Truck of Dreams
There was more than one reason why the first films were called `moving pictures'. The vast majority of early screenings were given by itinerant projectionists who operated at fairgrounds, village halls and civic centres. Indeed, it wasn't until Harry Davis and John P. Harris opened the first nickelodeon in a disused store in Pittsburgh in 1905 that the concept of permanent picture houses began to catch on in the United States.
In these days of downtown dream palaces and mall megaplexes, it's hard to imagine that, in certain parts of the world, things haven't changed that much since the turn of the last century and that vast numbers of people see their movies in places a million miles from the average American auditorium. Yet travelling cinema continues to thrive — and in some pretty unexpected places, too — as do open-air theatres and state-sponsored venues detailed to provide the workers with uplifting propaganda at the end of a day's toil.

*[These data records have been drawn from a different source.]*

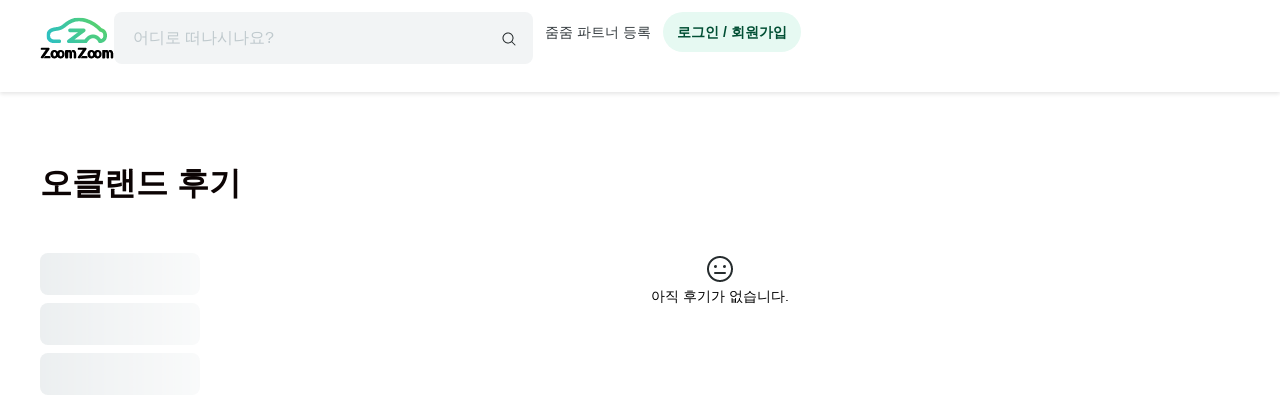

--- FILE ---
content_type: text/html; charset=utf-8
request_url: https://id.abr.ge/api/v2/third-party-cookie/identifier.html?requestID=811843551
body_size: 443
content:
<!DOCTYPE html>
<html>
<head><meta charset="utf-8"></head>
<body>

<pre>
    requestID: 811843551
    Reply: map[uuid:521a4a79-9e76-4054-8fbf-457f9155e2be]
</pre>
<script>
    var message = {
        requestID: '811843551',
        
        reply: (document.cookie.indexOf('ab180ClientId=') !== -1) ? {"uuid":"521a4a79-9e76-4054-8fbf-457f9155e2be"} : { error: 'Third party cookie is not supported' }
        
    }

    window.parent.postMessage(
        
        JSON.stringify(message)
        
    , '*');
</script>
</body>
</html>


--- FILE ---
content_type: application/javascript; charset=UTF-8
request_url: https://www.zoomzoomtour.com/_next/static/chunks/pages/reviews-d94ed2e83d0c8ed5.js
body_size: 923
content:
!function(){try{var e="undefined"!=typeof window?window:"undefined"!=typeof global?global:"undefined"!=typeof self?self:{},n=(new e.Error).stack;n&&(e._sentryDebugIds=e._sentryDebugIds||{},e._sentryDebugIds[n]="ef25ef0a-a1d3-476c-84bc-9d6f7db12cf9",e._sentryDebugIdIdentifier="sentry-dbid-ef25ef0a-a1d3-476c-84bc-9d6f7db12cf9")}catch(e){}}(),(self.webpackChunk_N_E=self.webpackChunk_N_E||[]).push([[5929],{29433:function(e,n,t){(window.__NEXT_P=window.__NEXT_P||[]).push(["/reviews",function(){return t(31180)}])},31180:function(e,n,t){"use strict";t.r(n),t.d(n,{__N_SSP:function(){return u}});var a=t(85893);t(67294);var o=t(21443),c=t(5152),r=t.n(c),i=t(50002),d=t(64244);let s=r()(()=>Promise.all([t.e(3075),t.e(6603)]).then(t.bind(t,31508)),{loadableGenerated:{webpack:()=>[31508]},ssr:!1}),ReviewsPage=e=>{let{params:n,categoryInfo:t}=e;return(0,a.jsx)(i.W2,{fluid:!1,sm:!1,children:(0,a.jsx)("div",{className:"reviews",children:(0,a.jsx)(s,{params:n,categoryInfo:t})})})};ReviewsPage.getLayout=function(e){var n;let t=null==e?void 0:null===(n=e.props)||void 0===n?void 0:n.categoryInfo;return(0,a.jsx)(o.Z,{type:d.m.Common,metaData:{title:t?"줌줌투어 ".concat(t.name," 여행후기 : ").concat(t.metaTitle):"줌줌과 함께한 이야기",description:t?"줌줌투어 ".concat(t.name," 후기 : ").concat(t.metaTitle):"줌줌를 통해 실제로 여행을 다녀오신 분들의 후기입니다.",keyword:t?"줌줌투어 ".concat(t.name," 후기 : ").concat(t.metaTitle):"줌줌, 줌줌 후기, 줌줌 후기, 해외여행 후기, 후기",url:"".concat("https://www.zoomzoomtour.com/","reviews").concat(t?"?c=".concat(t.categoryId):"")},children:e},"layout:container")};var u=!0;n.default=ReviewsPage}},function(e){e.O(0,[6010,9405,775,8428,1443,9774,2888,179],function(){return e(e.s=29433)}),_N_E=e.O()}]);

In Comrades, his 1986 study of the Tolpuddle Martyrs who tried to found a prototype trade union in 1830s Dorset, Bill Douglas showed rural audiences thrilling to the simple, colour images presented by a magic lanternist. Getting on for 200 years later, the arrival of a travelling cinema still generates the same kind of excitment in isolated settlements across Asia and Africa. It doesn't really matter what's playing, as a cinema show is a special occasion. Entire families make a night of it, enjoying picnics as dusk falls over the makeshift screen that's been erected on the largest available patch of open land.
Trucks were first used to bring cinema to outlaying populations by the Bolsheviks, who also fitted out trains and riverboats to convert illiterate viewers to the revolutionary cause through the agit-prop documentaries of Dziga-Vertov and the montage features of Eisenstein, Pudovkin and Dovzhenko. Castro followed suit in the early 1960s, although, as Juan Carlos Tabio demonstrated in The Elephant and the Bicycle (1995), uneducated audiences could sometimes misunderstand a movie's message, in this instance the peasants on a remote island are inspired to rise up against their oppressive landlord by a silent version of Robin Hood.

Spirit of the Beehive
The impact that films can have on those who see so few that they take on much greater significance than an occasional entertainment has been seen in features as different as F.W. Murnau's Tartuffe (1925), in which the adaptation of Molière's play was bookended by scenes of a young man posing as an itinerant projectionist to convince his uncle that he is being swindled by his housekeeper, and Victor Erice's Spirit of the Beehive (1973), in which a seven year-old (Ana Torrent) Spanish girl is so struck by James Whale's Frankenstein that she mistakes a Falangist soldier hiding in a nearby barn for the Monster.
However, nowhere has travelling cinema been so romanticised as in India.
Just as British pioneers sent touring cinemas to Australia and Canada in the 1930s, some 500 outfits were criss-crossing the subcontinent by the end of the decade and today more than 2000 endure interminable journeys across inhospitable terrain to ply their trade. In some cases, the trucks and projectors have been handed down the generations and it's a wonder that so many showman manage to stay in business, as their equipment is so antiquated and they can rarely charge their impoverished patrons more than a pittance for a ticket. What would they give for one of the cinemobiles currently servicing the Borders, Highlands and Islands of Scotland and the further flung communities of Ireland, with their state-of-the-art digital apparatus and comfortable in-lorry seating for 100?